Once the line containing "scientific name: Bos taurus" is found, please copy it and all lines after it through the end of the records, exactly, leaving out pictures.

╭─ Data listing

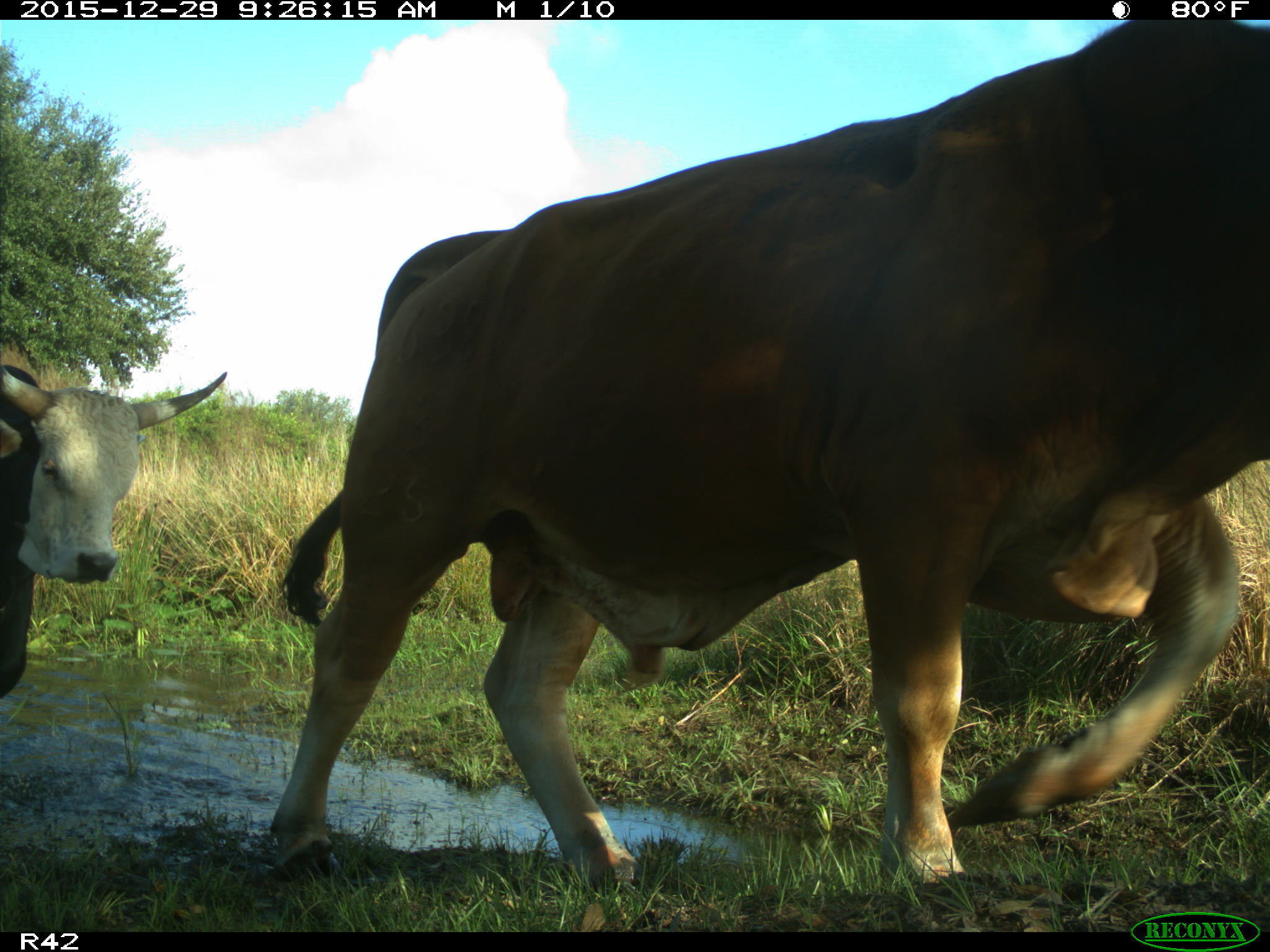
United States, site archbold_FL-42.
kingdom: Animalia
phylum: Chordata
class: Mammalia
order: Artiodactyla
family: Bovidae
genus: Bos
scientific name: Bos taurus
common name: domestic cow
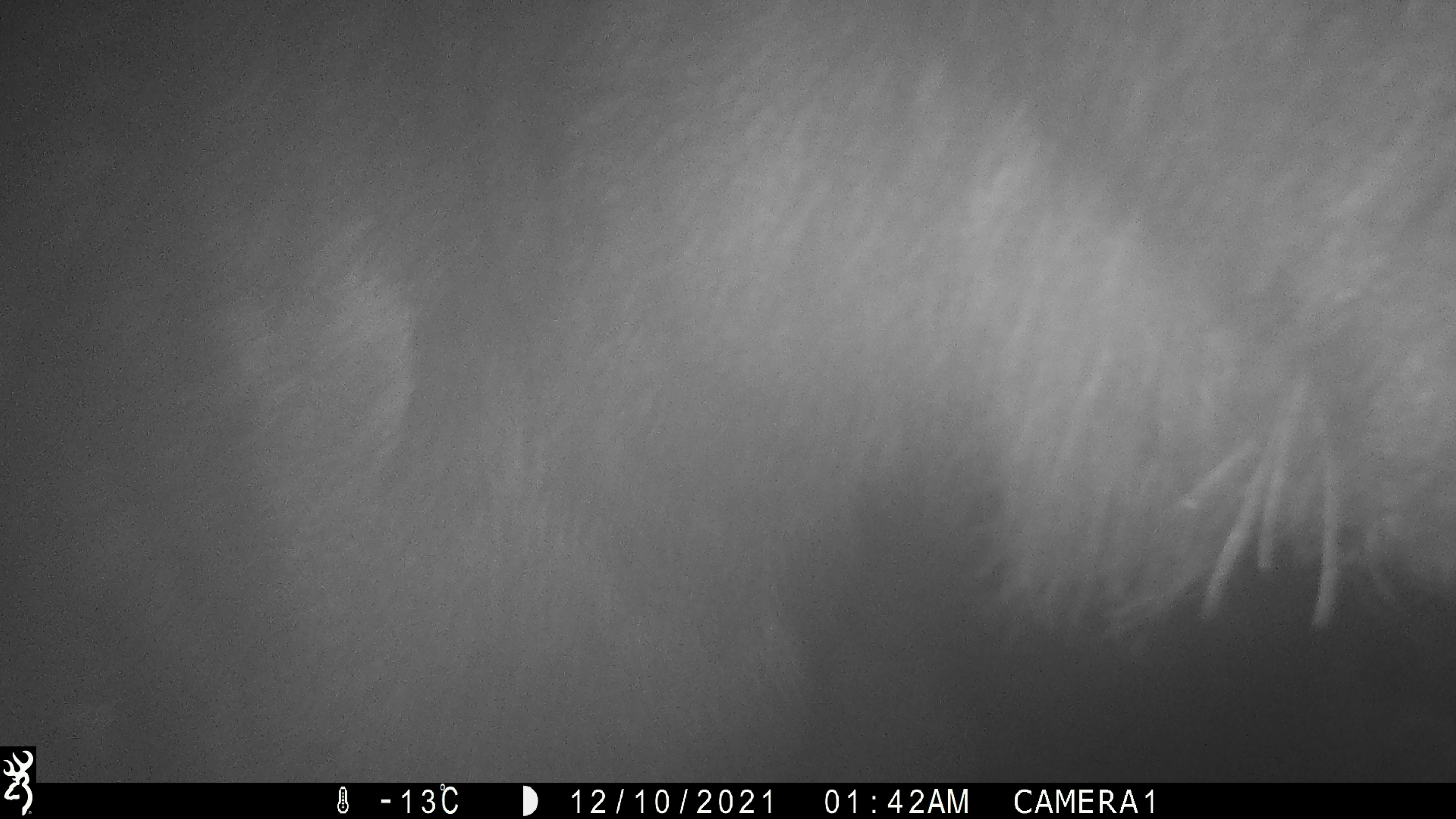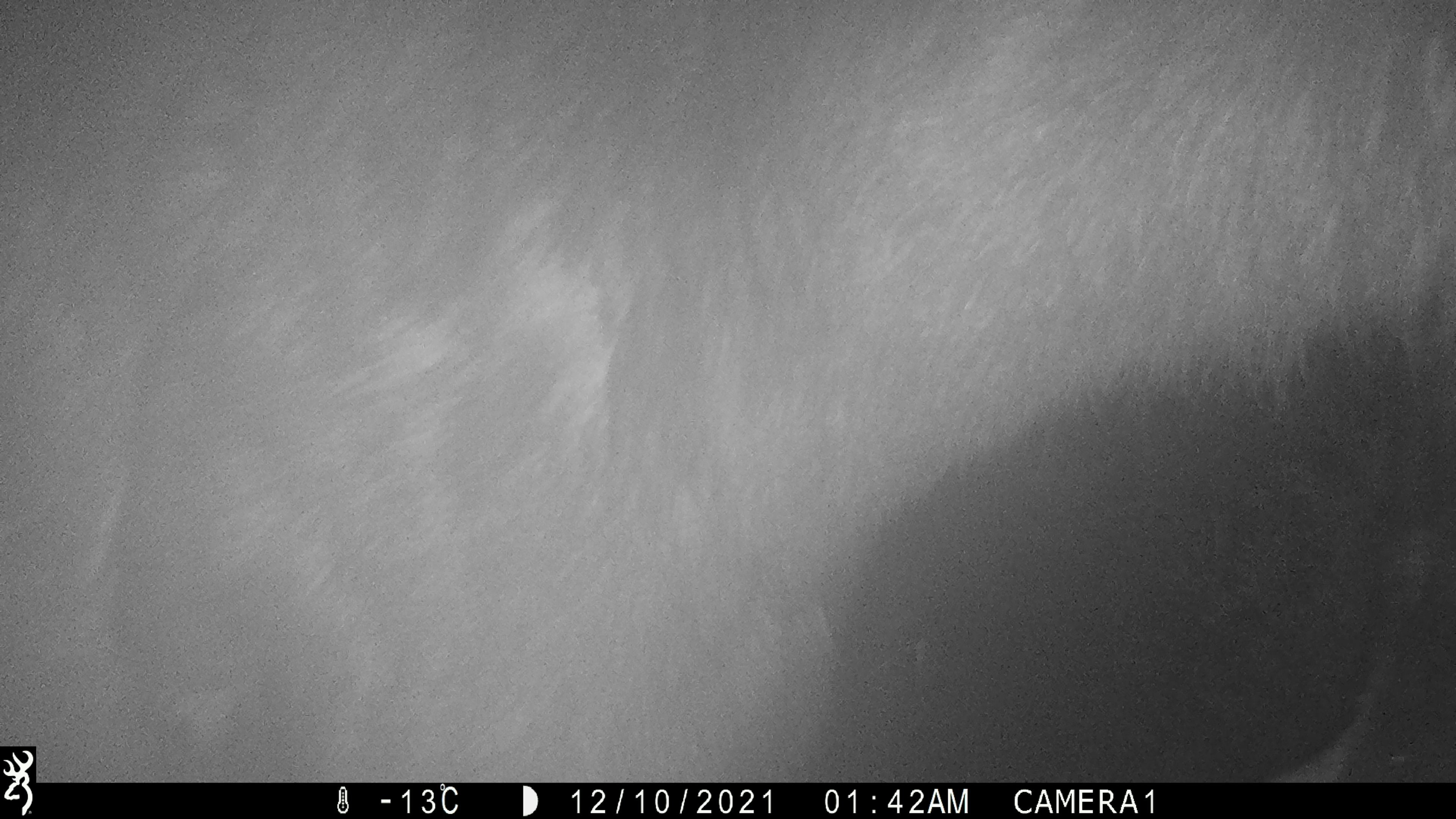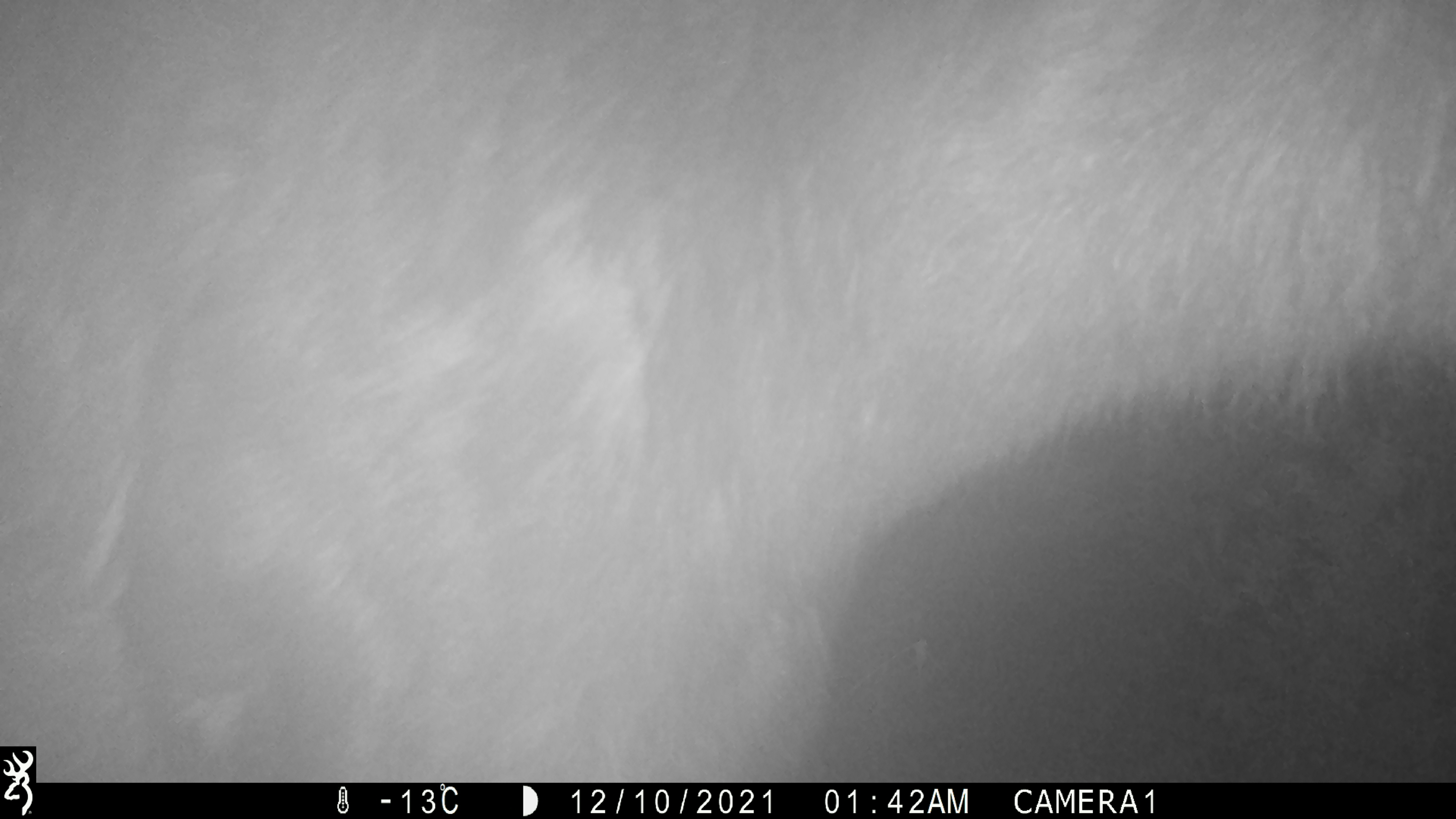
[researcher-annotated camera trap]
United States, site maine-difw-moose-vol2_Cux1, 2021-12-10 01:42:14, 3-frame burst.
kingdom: Animalia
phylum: Chordata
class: Mammalia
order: Artiodactyla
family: Cervidae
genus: Alces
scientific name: Alces alces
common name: moose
Moose (Alces alces).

╰─

Answer to this problem:
scientific name: Bos taurus
common name: domestic cow
[researcher-annotated camera trap]
United States, site maine-difw-moose-vol2_Cux1, 2021-12-10 01:42:14, 3-frame burst.
kingdom: Animalia
phylum: Chordata
class: Mammalia
order: Artiodactyla
family: Cervidae
genus: Alces
scientific name: Alces alces
common name: moose
Moose (Alces alces).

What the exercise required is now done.